Gabriel gave him a sidelong glance. “Don’t worry, William,” he remarked drily. “I’m not going to drive off in the Volvo of all things. Wouldn’t add anything to the street cred of the new permanent medium for Ghosts Wanted to be seen scooting down the road in a tractor now, would it?”
Will still didn’t respond and Gabriel sat up in his seat, looking back again at Ruby.
“She loves you taking Ruby, you know,” he said suddenly, his tone kinder. He realised he wasn’t going to provoke Will into any banter today, despite his own happiness at being on his way to hand in his notice. The call had come by surprise the previous week and he’d needed little or no time to answer it. The new year would bring a new job and Gabriel relished the prospect.
“I always think it’s going to be . . . you know . . . the last time I hand her back,” said Will grimly, looking down at his hands
.
“Jesus H, man,” said Gabriel, alarm in his voice. “You’ve only taken her to see Santa in Jenners. Keep it together, for heaven’s sake!” He waited for a response but got none. “The last time for what, though? The last time Martha lets you take Ruby or the last time you see Martha?” He left the thought hanging in the air, knowing that either and both scenarios were Will’s concern. He’d sensed a change in him over the last few days, a softening.
Another silence fell between them while a shelf of snow formed quickly on the base of the windscreen.
Gabriel was patient for at least half a minute before he tutted and opened the glove compartment once more. “Oh, for heaven’s sake, just go up to the door and give her this,” he barked, thrusting the box containing the diamond and sapphire ring toward Will.
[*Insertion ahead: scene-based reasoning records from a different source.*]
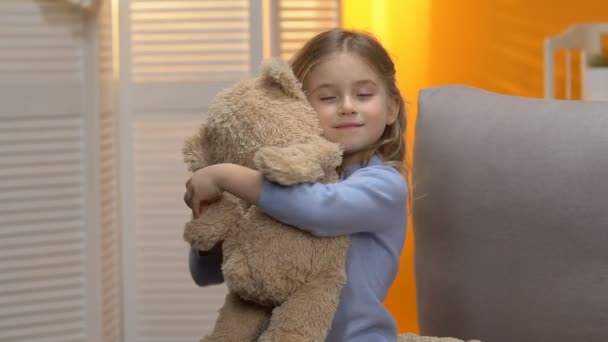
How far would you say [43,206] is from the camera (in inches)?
75.4

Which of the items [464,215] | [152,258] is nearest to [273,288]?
[464,215]

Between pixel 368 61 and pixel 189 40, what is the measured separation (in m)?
0.97

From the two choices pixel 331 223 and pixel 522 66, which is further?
pixel 522 66

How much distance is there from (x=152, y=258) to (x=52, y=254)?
13.3 inches

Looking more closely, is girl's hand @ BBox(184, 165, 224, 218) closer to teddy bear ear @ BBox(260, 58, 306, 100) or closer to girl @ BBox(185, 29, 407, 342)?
girl @ BBox(185, 29, 407, 342)

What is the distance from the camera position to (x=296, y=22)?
2.27 meters

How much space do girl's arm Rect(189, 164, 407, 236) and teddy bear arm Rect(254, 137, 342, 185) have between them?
0.05ft

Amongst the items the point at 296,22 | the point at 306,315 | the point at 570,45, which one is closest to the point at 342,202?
the point at 306,315

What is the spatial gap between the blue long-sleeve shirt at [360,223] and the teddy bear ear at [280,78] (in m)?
0.13

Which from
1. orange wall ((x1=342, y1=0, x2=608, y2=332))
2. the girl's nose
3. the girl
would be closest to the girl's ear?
the girl

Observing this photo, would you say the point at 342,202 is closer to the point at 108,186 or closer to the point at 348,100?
the point at 348,100

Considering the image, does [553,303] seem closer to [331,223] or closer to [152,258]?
[331,223]

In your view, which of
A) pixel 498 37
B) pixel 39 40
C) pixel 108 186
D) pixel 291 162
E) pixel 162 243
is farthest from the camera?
pixel 498 37

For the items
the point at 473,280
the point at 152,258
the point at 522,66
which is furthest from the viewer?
the point at 522,66
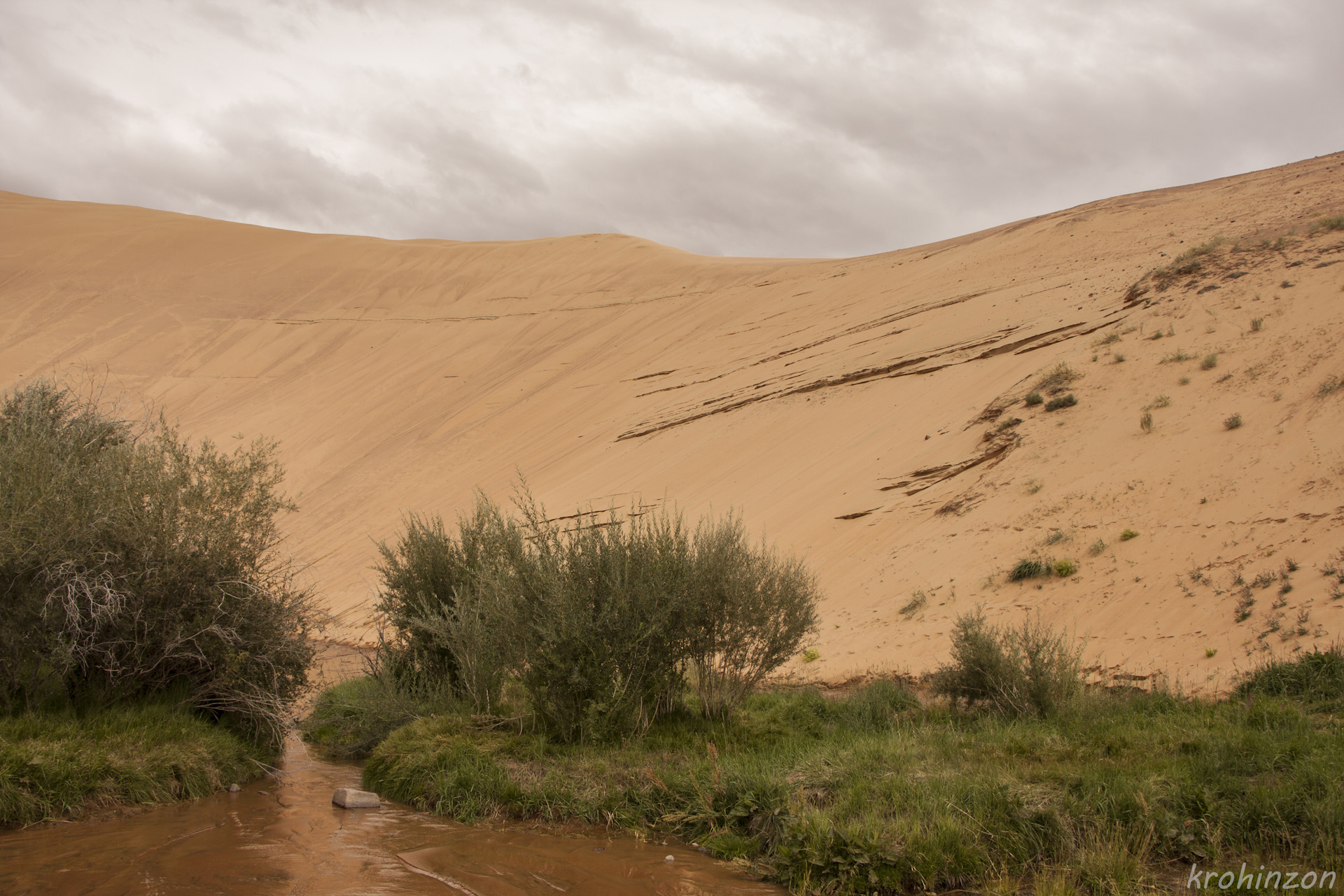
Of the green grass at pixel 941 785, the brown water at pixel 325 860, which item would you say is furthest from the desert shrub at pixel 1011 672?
the brown water at pixel 325 860

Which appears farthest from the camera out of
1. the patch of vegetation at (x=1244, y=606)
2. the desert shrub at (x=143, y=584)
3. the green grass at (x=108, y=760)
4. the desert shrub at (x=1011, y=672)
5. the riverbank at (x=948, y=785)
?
the patch of vegetation at (x=1244, y=606)

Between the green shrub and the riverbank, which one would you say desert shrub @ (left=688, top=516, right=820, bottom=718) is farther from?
the green shrub

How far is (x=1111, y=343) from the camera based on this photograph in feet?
48.1

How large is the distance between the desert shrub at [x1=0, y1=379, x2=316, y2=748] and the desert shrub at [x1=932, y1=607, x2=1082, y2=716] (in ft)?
20.6

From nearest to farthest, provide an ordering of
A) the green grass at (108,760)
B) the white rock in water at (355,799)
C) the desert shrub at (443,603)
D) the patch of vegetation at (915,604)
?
the green grass at (108,760) < the white rock in water at (355,799) < the desert shrub at (443,603) < the patch of vegetation at (915,604)

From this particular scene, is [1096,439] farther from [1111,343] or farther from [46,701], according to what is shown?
[46,701]

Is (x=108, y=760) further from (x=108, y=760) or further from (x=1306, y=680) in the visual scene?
(x=1306, y=680)

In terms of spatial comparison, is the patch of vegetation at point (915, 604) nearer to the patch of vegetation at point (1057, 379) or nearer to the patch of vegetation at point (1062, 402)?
the patch of vegetation at point (1062, 402)

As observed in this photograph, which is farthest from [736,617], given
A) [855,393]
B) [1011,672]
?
[855,393]

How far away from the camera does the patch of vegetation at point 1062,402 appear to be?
13.6 metres

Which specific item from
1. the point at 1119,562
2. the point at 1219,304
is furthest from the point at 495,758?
the point at 1219,304

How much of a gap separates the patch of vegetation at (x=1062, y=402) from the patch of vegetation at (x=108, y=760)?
12.0 meters

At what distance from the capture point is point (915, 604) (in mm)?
10789

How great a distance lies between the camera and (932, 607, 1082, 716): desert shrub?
7348 mm
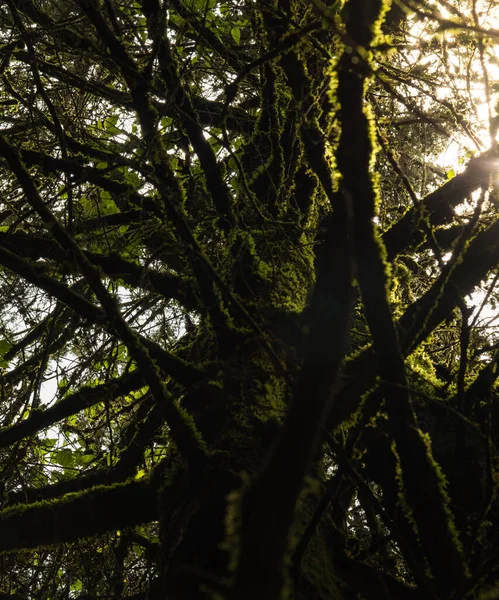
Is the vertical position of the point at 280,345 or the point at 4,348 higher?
the point at 4,348

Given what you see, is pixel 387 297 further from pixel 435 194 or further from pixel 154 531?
pixel 154 531

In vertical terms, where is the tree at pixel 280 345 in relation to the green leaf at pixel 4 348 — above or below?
below

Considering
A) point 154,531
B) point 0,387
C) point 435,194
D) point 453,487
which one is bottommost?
point 453,487

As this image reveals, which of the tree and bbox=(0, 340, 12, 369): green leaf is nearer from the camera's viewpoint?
the tree

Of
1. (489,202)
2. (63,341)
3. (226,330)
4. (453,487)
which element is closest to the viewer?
(453,487)

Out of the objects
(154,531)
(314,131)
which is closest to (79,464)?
(154,531)

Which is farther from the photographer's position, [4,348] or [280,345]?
[4,348]

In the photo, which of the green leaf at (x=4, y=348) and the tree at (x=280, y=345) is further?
the green leaf at (x=4, y=348)

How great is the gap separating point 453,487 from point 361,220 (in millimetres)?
1295

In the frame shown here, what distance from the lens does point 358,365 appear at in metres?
1.75

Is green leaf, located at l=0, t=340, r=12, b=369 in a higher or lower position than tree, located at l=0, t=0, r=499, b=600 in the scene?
higher

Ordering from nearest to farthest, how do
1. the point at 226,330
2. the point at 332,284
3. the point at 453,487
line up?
1. the point at 332,284
2. the point at 453,487
3. the point at 226,330

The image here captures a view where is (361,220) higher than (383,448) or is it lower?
higher

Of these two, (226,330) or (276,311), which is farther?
(276,311)
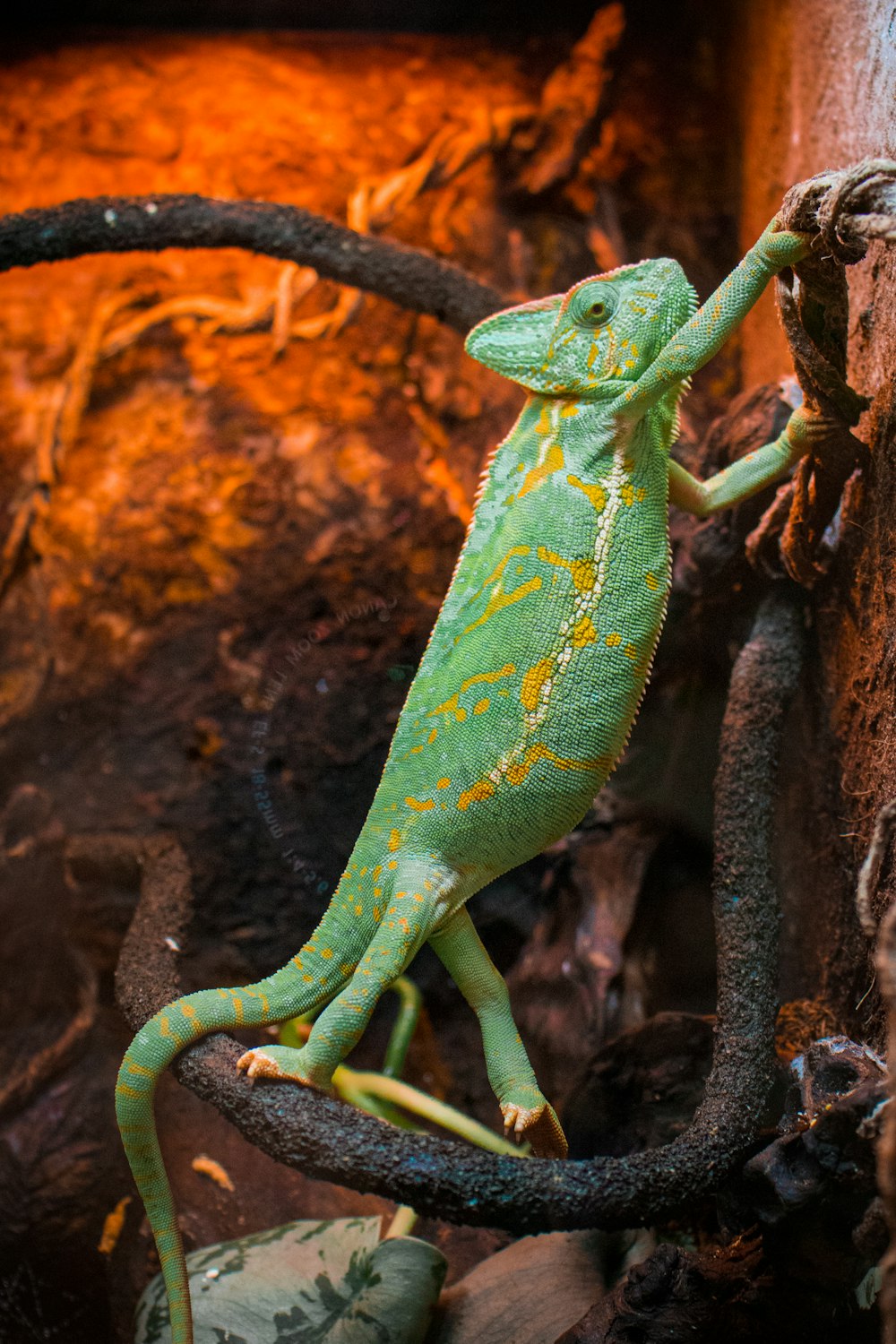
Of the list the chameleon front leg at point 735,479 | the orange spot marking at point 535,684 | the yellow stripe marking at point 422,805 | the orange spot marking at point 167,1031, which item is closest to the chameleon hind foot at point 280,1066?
the orange spot marking at point 167,1031

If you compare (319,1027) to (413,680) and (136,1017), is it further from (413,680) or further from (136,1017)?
(413,680)

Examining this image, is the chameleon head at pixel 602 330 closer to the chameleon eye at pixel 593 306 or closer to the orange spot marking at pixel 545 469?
the chameleon eye at pixel 593 306

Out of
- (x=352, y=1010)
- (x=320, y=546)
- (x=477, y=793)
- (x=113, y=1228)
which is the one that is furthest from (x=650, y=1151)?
(x=320, y=546)

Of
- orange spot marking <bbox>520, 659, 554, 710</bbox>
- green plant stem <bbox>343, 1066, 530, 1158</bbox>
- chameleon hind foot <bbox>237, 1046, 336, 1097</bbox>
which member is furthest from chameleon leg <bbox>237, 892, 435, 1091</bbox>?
orange spot marking <bbox>520, 659, 554, 710</bbox>

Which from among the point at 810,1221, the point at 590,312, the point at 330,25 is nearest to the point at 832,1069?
the point at 810,1221

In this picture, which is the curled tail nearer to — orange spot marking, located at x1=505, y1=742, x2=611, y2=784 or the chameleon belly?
the chameleon belly

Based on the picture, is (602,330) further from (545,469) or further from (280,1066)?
(280,1066)
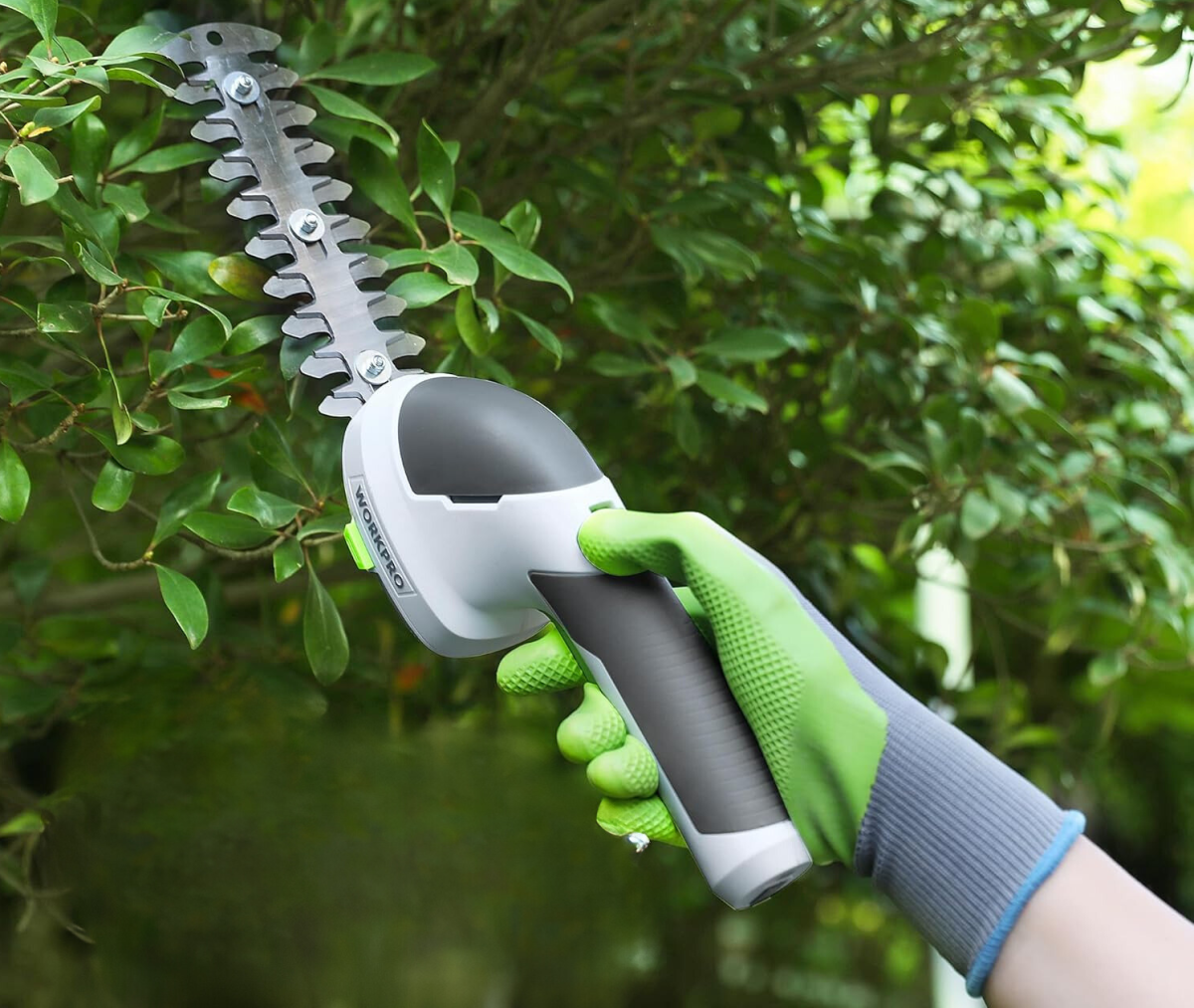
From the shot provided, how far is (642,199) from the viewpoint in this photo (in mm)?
1220

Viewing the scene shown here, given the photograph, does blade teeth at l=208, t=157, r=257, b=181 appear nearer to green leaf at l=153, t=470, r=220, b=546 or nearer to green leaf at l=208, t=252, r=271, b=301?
green leaf at l=208, t=252, r=271, b=301

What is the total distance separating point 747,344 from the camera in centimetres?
112

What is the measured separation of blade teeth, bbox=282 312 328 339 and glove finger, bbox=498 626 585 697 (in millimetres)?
272

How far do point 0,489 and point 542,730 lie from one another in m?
1.27

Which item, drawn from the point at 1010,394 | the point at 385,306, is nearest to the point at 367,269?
the point at 385,306

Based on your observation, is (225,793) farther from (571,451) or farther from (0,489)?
(571,451)

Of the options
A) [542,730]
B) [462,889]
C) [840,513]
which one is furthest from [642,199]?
[462,889]

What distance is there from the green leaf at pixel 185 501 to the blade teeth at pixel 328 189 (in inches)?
8.6

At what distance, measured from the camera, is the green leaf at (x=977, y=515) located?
1.16m

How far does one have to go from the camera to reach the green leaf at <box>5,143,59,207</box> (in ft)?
2.06

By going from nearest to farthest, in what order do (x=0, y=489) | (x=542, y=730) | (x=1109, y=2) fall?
1. (x=0, y=489)
2. (x=1109, y=2)
3. (x=542, y=730)

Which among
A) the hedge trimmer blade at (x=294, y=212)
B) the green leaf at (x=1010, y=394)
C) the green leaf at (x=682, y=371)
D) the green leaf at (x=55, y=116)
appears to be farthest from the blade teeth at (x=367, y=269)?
the green leaf at (x=1010, y=394)

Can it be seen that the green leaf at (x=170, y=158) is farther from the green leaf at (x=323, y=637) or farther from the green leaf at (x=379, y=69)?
the green leaf at (x=323, y=637)

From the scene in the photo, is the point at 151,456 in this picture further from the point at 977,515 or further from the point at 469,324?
the point at 977,515
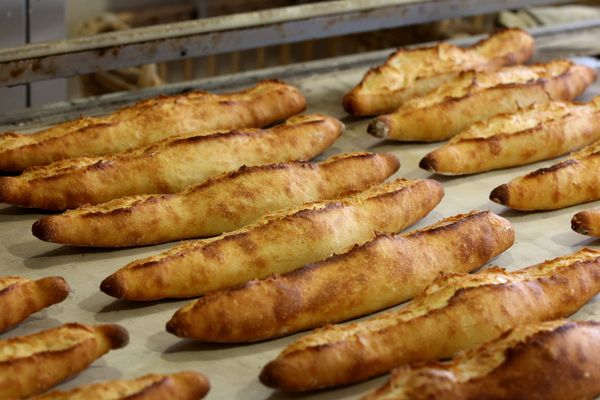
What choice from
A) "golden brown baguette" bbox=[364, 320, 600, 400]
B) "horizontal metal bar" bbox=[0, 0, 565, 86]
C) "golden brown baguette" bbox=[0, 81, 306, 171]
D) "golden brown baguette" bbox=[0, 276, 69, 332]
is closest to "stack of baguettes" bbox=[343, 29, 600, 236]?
"horizontal metal bar" bbox=[0, 0, 565, 86]

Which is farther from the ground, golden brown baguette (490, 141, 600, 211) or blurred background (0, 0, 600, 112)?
blurred background (0, 0, 600, 112)

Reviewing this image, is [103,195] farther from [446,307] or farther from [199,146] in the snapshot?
[446,307]

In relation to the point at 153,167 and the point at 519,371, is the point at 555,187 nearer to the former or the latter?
the point at 519,371

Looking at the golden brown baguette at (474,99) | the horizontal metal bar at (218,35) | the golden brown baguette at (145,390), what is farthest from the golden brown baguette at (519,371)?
the horizontal metal bar at (218,35)

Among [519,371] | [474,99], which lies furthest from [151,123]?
[519,371]

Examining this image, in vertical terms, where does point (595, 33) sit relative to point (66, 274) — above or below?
above

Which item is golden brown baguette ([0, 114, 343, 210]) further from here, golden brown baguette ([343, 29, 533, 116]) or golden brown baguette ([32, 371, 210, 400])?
golden brown baguette ([32, 371, 210, 400])

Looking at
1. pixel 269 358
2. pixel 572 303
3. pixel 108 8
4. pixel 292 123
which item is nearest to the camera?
pixel 269 358

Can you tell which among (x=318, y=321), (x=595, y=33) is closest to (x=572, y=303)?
(x=318, y=321)
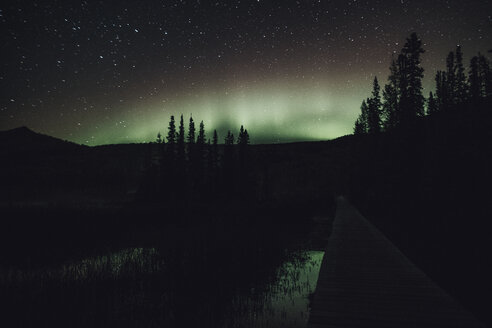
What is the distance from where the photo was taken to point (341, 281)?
7551mm

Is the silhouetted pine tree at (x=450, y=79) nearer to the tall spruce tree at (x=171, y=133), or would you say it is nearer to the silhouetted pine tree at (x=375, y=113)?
the silhouetted pine tree at (x=375, y=113)

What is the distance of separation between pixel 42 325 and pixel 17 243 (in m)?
12.1

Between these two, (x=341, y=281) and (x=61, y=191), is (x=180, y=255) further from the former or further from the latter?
(x=61, y=191)

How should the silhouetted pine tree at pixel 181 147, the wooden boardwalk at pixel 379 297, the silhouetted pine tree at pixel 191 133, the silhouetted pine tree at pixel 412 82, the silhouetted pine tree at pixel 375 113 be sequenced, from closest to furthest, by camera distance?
the wooden boardwalk at pixel 379 297 < the silhouetted pine tree at pixel 412 82 < the silhouetted pine tree at pixel 375 113 < the silhouetted pine tree at pixel 181 147 < the silhouetted pine tree at pixel 191 133

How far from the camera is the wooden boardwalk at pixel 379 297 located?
532 centimetres

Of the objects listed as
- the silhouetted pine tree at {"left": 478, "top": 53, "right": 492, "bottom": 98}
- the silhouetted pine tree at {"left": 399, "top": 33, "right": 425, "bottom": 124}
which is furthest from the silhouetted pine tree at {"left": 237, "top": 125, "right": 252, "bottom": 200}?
the silhouetted pine tree at {"left": 478, "top": 53, "right": 492, "bottom": 98}

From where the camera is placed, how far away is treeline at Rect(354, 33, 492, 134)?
23062mm

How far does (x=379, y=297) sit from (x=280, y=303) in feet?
10.5

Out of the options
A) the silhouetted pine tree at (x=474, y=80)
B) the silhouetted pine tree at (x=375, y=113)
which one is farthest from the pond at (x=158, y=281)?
the silhouetted pine tree at (x=474, y=80)

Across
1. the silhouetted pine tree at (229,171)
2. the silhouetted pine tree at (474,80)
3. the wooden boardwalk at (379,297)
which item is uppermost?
the silhouetted pine tree at (474,80)

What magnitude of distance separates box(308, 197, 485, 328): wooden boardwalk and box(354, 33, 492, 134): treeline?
1664 centimetres

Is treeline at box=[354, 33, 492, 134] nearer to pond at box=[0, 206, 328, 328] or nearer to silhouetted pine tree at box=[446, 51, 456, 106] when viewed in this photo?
silhouetted pine tree at box=[446, 51, 456, 106]

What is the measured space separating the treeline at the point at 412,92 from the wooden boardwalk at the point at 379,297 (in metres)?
16.6

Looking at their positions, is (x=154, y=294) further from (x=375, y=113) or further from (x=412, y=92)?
(x=375, y=113)
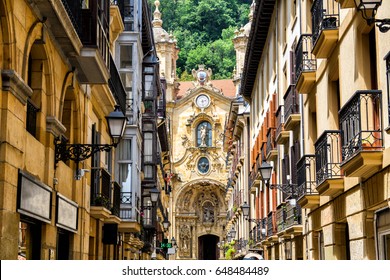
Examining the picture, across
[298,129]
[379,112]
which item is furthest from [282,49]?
[379,112]

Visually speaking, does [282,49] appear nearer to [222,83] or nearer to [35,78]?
[35,78]

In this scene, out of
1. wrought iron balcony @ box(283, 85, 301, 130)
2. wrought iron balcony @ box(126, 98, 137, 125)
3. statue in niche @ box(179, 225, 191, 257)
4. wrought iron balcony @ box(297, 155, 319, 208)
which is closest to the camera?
wrought iron balcony @ box(297, 155, 319, 208)

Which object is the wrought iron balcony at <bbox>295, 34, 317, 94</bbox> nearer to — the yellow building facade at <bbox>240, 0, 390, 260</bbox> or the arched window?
the yellow building facade at <bbox>240, 0, 390, 260</bbox>

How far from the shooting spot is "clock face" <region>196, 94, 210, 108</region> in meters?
92.1

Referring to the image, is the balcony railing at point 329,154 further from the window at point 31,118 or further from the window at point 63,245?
the window at point 63,245

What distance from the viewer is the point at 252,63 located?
3800cm

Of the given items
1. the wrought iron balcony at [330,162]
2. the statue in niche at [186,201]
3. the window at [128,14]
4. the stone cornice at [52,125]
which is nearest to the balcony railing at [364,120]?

Batting Gabriel’s hand away, Will turned and stepped from the car with a sigh. He closed his own door quietly and opened Ruby’s, focusing on getting the little girl out of the car-seat as gently as he could without disturbing her. She’d loved seeing Santa, had refused to relinquish her gift, the copy of Room on the Broom, until it had fallen from her hand as she nodded off in the car on the way home. It was the third time that Martha had permitted him to take her out. And every time he handed her back he felt a physical pain of separation.
He hoisted Ruby up as gently as he could on his shoulder and she snuggled in there, a little arm still wrapped around Hugo, the pacifier sucked securely back into her mouth. He bent awkwardly to retrieve her book from the floor of the car and straightened himself. Now came the hard part. Crunching across the gravel, ringing the front doorbell on the home that he had thought would be his and Martha’s to share. A home in which to start their own family . . .
Martha had been happy so far to let him take Ruby – it was Christmas after all – but as life went on who knew how long that would last? He was no blood relative of Ruby’s – Calderwood was the only thing that bound them. As time went on, Martha was sure to meet someone else who would replace him. And then there was the issue of Dan, of course, and his baby – Ruby’s half-brother – a boy called Alexander.